A Slice Of American Pie
In my opinion, the classic diner is part of the unique fabric within America’s fine tapestry. Some people say that America does not have much history, but that is garbage because this great nation has some incredible history.
The tale of the American diner dates back much further than you may think. Back in the 1920s through to the 1940s, the first U.S. diners appeared in the form of lunch cars, albeit this probably comes as somewhat of a surprise.
The very first diners to emerge were cleverly constructed from old horse and cart wagons. Some were converted rail carriages, which I find fascinating.
As a kid in England, I grew up with the old British soap operas. Popular television soaps, such as Coronation Street and the mind-numbingly boring Crossroads television series. Crossroads featured the retarded Benny, who was obsessed with Miss Diane!

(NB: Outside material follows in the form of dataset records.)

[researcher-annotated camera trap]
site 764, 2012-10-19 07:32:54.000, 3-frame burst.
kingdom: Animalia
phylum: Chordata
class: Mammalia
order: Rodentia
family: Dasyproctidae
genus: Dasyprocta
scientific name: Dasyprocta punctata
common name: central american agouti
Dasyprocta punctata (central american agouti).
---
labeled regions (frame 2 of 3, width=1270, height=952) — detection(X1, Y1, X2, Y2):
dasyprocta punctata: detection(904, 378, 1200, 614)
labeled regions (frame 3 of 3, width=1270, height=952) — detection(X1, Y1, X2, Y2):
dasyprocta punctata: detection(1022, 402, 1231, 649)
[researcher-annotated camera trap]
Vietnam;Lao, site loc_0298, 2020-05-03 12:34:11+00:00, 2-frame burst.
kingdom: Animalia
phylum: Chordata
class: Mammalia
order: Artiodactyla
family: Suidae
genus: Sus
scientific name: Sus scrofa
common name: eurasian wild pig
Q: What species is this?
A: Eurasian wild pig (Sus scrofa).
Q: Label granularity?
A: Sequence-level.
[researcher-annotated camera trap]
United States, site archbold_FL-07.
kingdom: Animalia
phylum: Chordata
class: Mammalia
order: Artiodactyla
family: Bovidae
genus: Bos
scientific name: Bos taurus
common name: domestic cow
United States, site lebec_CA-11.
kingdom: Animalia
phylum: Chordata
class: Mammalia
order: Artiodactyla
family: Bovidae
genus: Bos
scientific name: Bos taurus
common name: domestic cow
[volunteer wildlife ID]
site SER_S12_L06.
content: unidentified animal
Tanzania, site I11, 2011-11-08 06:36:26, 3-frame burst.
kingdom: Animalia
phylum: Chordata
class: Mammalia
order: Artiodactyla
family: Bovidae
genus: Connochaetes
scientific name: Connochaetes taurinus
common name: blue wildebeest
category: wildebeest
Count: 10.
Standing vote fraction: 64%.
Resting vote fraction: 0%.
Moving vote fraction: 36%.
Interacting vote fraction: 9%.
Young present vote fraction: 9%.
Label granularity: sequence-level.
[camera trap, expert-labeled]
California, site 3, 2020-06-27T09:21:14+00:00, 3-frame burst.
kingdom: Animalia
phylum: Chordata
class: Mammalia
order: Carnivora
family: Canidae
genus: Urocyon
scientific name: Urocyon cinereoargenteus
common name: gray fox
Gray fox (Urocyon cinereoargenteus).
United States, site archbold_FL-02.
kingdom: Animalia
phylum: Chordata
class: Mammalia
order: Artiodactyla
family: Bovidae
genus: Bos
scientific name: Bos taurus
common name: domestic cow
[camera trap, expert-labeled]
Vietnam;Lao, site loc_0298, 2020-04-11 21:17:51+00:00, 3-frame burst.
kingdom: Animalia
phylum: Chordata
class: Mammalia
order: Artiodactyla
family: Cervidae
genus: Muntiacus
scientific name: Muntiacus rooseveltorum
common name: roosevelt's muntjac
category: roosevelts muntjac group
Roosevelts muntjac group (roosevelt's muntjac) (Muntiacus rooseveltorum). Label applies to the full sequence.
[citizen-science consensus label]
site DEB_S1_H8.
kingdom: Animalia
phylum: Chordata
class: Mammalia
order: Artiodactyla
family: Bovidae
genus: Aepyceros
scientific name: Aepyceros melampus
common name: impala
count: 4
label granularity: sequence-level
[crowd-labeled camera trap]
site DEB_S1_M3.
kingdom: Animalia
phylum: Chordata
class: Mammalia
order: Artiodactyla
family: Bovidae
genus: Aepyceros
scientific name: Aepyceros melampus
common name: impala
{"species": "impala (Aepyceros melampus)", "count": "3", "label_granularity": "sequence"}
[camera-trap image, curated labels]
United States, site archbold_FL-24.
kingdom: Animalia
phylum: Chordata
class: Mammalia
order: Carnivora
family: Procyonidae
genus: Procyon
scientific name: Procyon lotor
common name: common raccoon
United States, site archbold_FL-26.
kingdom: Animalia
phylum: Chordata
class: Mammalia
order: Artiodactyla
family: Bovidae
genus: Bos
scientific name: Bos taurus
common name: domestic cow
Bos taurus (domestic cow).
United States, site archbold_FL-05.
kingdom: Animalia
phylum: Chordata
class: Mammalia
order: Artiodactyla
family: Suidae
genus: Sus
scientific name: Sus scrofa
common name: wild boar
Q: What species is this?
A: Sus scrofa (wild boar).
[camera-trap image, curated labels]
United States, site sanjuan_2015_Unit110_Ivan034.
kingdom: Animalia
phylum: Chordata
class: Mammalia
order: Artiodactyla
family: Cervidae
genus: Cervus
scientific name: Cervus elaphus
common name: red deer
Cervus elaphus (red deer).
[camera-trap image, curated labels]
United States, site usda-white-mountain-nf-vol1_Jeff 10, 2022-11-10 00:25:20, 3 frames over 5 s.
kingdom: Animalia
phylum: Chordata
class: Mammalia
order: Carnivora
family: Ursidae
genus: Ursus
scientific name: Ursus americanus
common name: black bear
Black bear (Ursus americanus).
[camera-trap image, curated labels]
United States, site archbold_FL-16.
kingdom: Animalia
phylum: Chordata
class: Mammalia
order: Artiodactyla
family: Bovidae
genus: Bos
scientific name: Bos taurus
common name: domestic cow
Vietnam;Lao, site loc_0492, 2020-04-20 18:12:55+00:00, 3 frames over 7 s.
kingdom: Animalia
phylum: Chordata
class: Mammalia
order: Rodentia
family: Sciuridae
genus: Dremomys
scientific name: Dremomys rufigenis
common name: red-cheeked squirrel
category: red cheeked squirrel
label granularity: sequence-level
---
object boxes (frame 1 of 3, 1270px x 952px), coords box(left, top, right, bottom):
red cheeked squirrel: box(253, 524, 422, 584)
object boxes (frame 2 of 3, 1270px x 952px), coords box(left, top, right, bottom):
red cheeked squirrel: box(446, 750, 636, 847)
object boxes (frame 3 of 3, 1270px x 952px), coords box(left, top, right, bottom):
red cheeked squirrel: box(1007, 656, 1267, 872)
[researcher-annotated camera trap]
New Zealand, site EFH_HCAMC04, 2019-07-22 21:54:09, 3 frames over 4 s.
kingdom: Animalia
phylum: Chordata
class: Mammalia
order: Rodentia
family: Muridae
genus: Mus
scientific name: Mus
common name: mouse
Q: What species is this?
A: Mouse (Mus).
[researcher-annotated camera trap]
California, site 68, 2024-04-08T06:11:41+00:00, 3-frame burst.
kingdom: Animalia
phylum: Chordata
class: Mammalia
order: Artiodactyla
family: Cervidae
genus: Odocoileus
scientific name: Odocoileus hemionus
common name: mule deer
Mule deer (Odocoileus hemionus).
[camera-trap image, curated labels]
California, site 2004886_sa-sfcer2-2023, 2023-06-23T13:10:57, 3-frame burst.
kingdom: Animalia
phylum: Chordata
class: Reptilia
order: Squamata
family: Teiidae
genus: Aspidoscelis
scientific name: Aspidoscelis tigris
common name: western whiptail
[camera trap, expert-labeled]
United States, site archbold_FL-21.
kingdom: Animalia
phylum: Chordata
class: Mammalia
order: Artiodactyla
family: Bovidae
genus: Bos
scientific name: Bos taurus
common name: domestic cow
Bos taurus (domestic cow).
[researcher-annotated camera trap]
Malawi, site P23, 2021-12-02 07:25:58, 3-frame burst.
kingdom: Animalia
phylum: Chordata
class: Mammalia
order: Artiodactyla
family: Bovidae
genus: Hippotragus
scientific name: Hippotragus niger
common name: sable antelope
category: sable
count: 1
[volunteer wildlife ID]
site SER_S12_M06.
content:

The family TV soap entertainment was interrupted (luckily for me), by the distinct clanging sound of a loud metal bell. Nope, it was not the town crier if that is what you are thinking. It was of course, the fish and chip van doing its rounds after nightfall.
The relevance to this story is the first American diners were glorified mobile eateries. These meals-on-wheels wagons were elaborate versions of the modern-day fish and chip and burger vans. These vehicles as the Yanks say with that Southern drawl, served food to the fine folks from their wagons. Let the wagons roll cowboys… Yeeha!
The mega trendy V8 Diner sits smugly next door to Insanity Nightclub. The location is on Sukhumvit Soi 11 in downtown Bangkok. Ironically, this pair of ever-popular venues is the epitome of two eras, that are many moons apart. I find that a slightly strange but interesting comparison.
I really enjoyed Tarantino’s enthralling movie Pulp Fiction, featuring that famous American diner scene. I bet V8 Diner would love to see John Travolta and Uma Thurman pop in for a bite to eat, but let’s hope they leave their guns at home!
The V8 Diner is brimming, wall-to-wall with memorabilia from a bygone era. There is even a 10 cents Coke machine and a nostalgic jukebox. Oh boy, if only a Coke still cost 10 cents!
I doubt if anywhere in Thailand, you will discover such an authentic American Diner. I agree that Took Lae Dee Restaurants in Foodland Supermarkets are great Thai alternatives. However, remember they are a Thai version of a diner.
Therefore, the V8 Diner really is a nostalgic slice of good old American pie.